[start Reading passage]

Chialisp Guide Pt 9: Vaults & Recovery Patterns

9 min read

Chialisp vault tutorial showing two-key security system with spend and recovery keys on blockchain network

Key Takeaways

  • Chialisp vaults use a two-key system (spend key + recovery key) instead of single-key custody, dramatically improving security for blockchain developers
  • Recovery timers (clawback periods) give you 48-72 hours to cancel unauthorized recovery attempts, protecting your assets even if a recovery key is stolen
  • Unlike Ethereum’s infinite approval system, Chialisp vaults require explicit conditions for every spend, eliminating standing approval vulnerabilities
  • Multi-signature vault configurations (like 3-of-5) prevent single-point-of-failure attacks by requiring multiple signers for transactions
  • Rekeying allows you to replace compromised vault keys without moving funds to a new address, maintaining continuity and security

Chialisp vaults are self-custody smart contracts that enforce spending policies and recovery mechanisms directly on-chain. Unlike traditional single-key wallets where losing your private key means permanent loss, vaults give developers the tools to build recovery systems, time-locked protection, and multi-signature authorization into the coin’s puzzle itself.

What Are Chialisp Vaults?

Imagine you’re building a crypto wallet, but instead of trusting a single key to protect everything, you create a smart contract that requires multiple keys, enforces waiting periods for sensitive operations, and gives users a safety net if something goes wrong. That’s exactly what Chialisp vaults do.

A vault is a Chialisp puzzle that wraps around your coins and adds extra security layers. Think of it like a bank safety deposit box that needs two different keys to open, plus a manager who can verify your identity if you lose one key. The difference? Everything happens on the blockchain through code you write, with no third party controlling your assets.

The Chia Cloud Wallet, which launched in early access on June 25, 2025 and moved to general release on October 29, 2025, uses vaults as its foundation for secure asset custody.1 According to Chia’s documentation, vaults represent a fundamental shift from traditional wallet architecture by storing assets in smart contracts with programmatic spending rules rather than simple key-controlled addresses.2

How Vaults Differ from Standard Wallets

Traditional Chia wallets use a single BLS key to control coins. If that key is lost or stolen, your funds are gone—no exceptions, no recovery. This works fine for small amounts, but it’s terrifying for serious holdings.

Vaults flip this model by using multiple keys with different roles. Your spend key handles everyday transactions, while your recovery key acts as a backup that can only be used to regain access—not to steal funds immediately. This separation of powers creates a security system that’s both flexible and resilient.

Brandon Haggstrom, a Chia developer who works at Chia Network Inc, explains the fundamental problem vaults solve in his technical blog: “If you lose the seed phrase, there’s no way to sign transactions to spend your coins, so they’re effectively lost forever. However, that introduces the second problem, which is that if anyone ever gets access your seed phrase they could immediately spend all of your coins without restriction.”3 Vaults address both issues simultaneously.

[end Reading passage]

Written tasks:
1. Decide whether each statement below agrees with the article on Chialisp vaults, answering yes or no and quoting the deciding words from the article.
(a) The Chia Cloud Wallet moved to general release on October 29, 2025.
(b) A vault's recovery key can be used to spend funds immediately.
(c) Traditional Chia wallets control coins with a single BLS key.
2. Write a continuation of the article on Chialisp vaults, starting after its final sentence.

[start Listed entries]

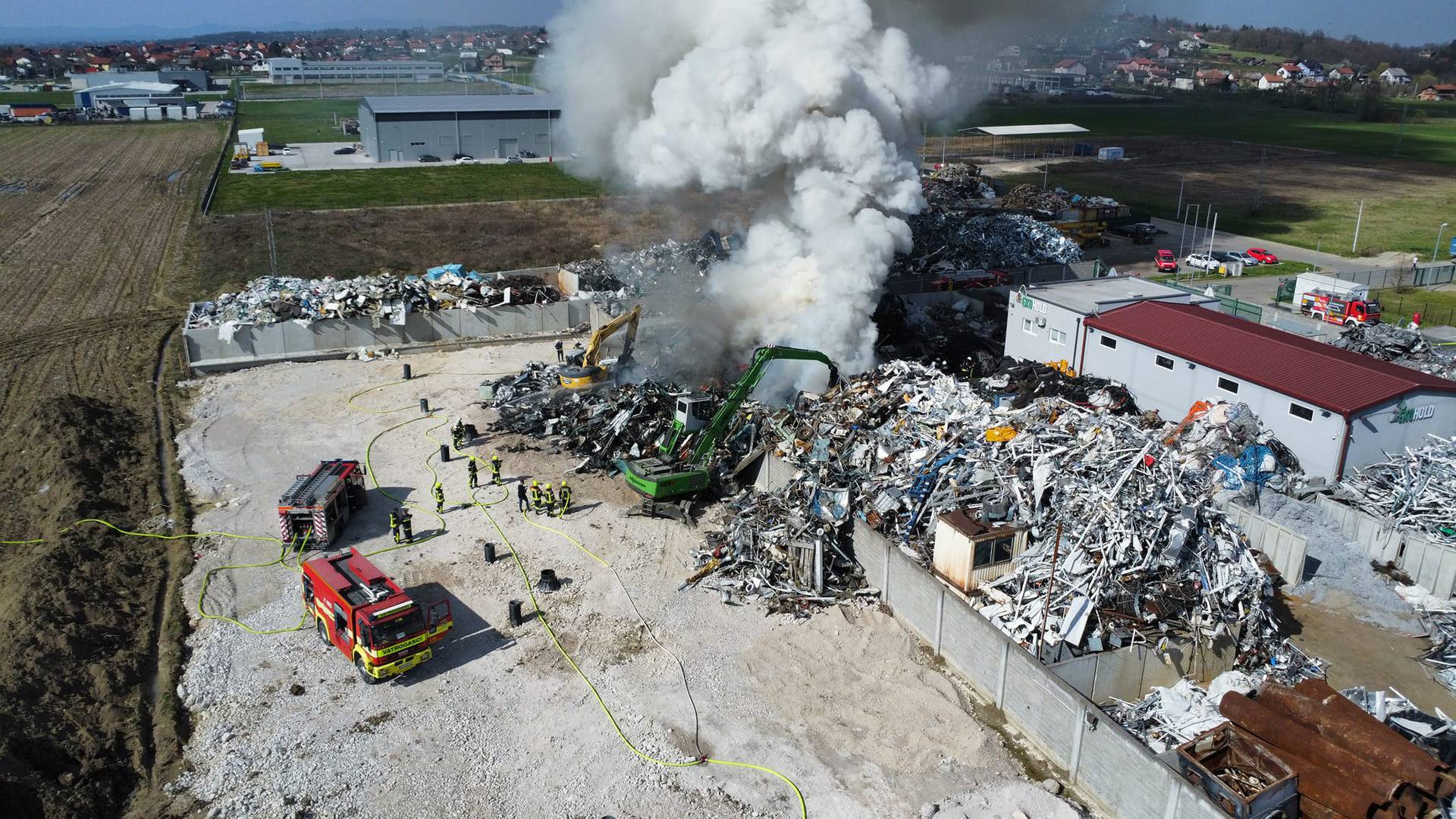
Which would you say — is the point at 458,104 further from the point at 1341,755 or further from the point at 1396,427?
the point at 1341,755

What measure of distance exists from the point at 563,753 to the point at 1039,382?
18658 mm

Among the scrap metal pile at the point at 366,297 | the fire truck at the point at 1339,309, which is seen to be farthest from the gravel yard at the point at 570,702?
the fire truck at the point at 1339,309

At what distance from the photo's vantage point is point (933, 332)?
3709 centimetres

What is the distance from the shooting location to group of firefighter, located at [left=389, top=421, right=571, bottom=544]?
23328 mm

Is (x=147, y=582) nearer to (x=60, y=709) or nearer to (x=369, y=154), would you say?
(x=60, y=709)

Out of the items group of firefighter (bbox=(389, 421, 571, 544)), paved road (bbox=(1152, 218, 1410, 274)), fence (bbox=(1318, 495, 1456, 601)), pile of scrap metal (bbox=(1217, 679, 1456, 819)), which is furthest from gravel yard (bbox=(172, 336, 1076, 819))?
paved road (bbox=(1152, 218, 1410, 274))

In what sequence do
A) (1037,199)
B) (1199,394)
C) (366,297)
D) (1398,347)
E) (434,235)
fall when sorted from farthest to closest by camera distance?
(1037,199), (434,235), (366,297), (1398,347), (1199,394)

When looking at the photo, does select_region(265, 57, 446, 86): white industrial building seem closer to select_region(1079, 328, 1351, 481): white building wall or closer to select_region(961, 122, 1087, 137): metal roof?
select_region(961, 122, 1087, 137): metal roof

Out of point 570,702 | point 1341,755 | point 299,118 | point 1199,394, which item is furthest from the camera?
point 299,118

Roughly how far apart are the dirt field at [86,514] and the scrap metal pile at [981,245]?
32111 millimetres

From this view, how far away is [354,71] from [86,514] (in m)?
144

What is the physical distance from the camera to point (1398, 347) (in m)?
32.9

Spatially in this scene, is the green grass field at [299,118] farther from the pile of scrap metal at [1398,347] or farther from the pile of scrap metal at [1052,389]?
the pile of scrap metal at [1398,347]

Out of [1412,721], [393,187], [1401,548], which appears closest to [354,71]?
[393,187]
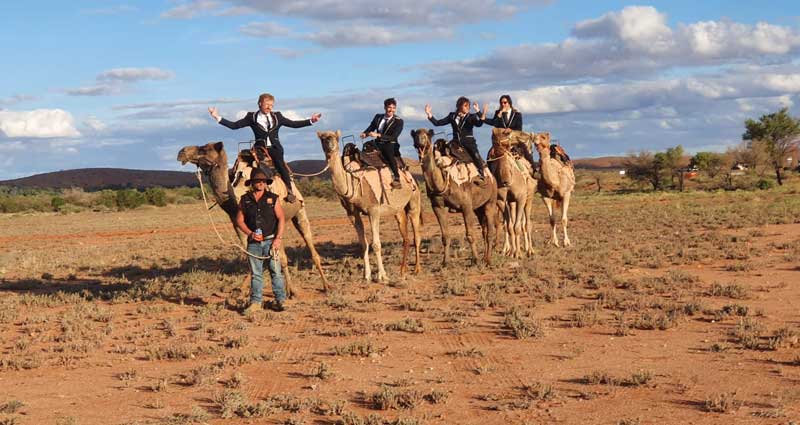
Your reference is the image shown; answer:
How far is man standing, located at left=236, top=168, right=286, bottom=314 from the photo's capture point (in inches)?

[end Listed entries]

Replies:
1.
(a) Yes: "moved to general release on October 29, 2025"
(b) No: "can only be used to regain access—not to steal funds immediately"
(c) Yes: "Traditional Chia wallets use a single BLS key to control coins."

2.
Core Vault Components

When you build a Chialisp vault, you’re essentially creating a puzzle with three essential elements working together. Let’s break down each component so you understand how they interact and why each one matters for your vault’s security.

Spend Key vs Recovery Key

The spend key is your primary tool for daily operations. It’s typically stored as a hardware-backed key using the Chia Signer app (which turns your smartphone’s Secure Enclave into a hardware wallet) or as a passkey for convenience.4 When you want to send XCH, create offers, or interact with DeFi protocols, you use this key to authorize the transaction.

The recovery key lives separately—often as a 24-word mnemonic or a second hardware device stored in a safe location. This key has one job: help you regain access if your spend key is lost or damaged. The clever part? The recovery key can’t immediately steal your funds even if it’s compromised. This temporal separation between “access to recovery” and “access to funds” is what makes vaults so powerful.

In your Chialisp code, you’ll curry these keys into the vault puzzle at creation time. The puzzle checks which key is being used and enforces different rules based on that. A spend operation requires the spend key signature, while a recovery operation needs the recovery key plus patience.

Recovery Timer (Clawback Mechanism)

Here’s where vaults get really interesting for developers. When someone initiates a recovery using the recovery key, the vault doesn’t immediately transfer control. Instead, it starts a countdown timer—typically 48 to 72 hours, though this timelock duration is fully configurable by the vault creator—during which the vault’s coins are locked but not lost.2

During this clawback period, the legitimate owner (using their spend key) can cancel the recovery and rekey the vault with new credentials. This window exists because if an attacker steals your recovery key, they’ll likely try to use it immediately. The watchtower service monitors the blockchain for recovery attempts and emails you when one starts, giving you time to react.

From a coding perspective, this means your vault puzzle needs to track time using block heights or timestamps, check whether a recovery is in progress, and enforce different spending rules depending on the vault’s state. The Chia blockchain’s coin model makes this elegant—each state transition creates a new coin with updated conditions.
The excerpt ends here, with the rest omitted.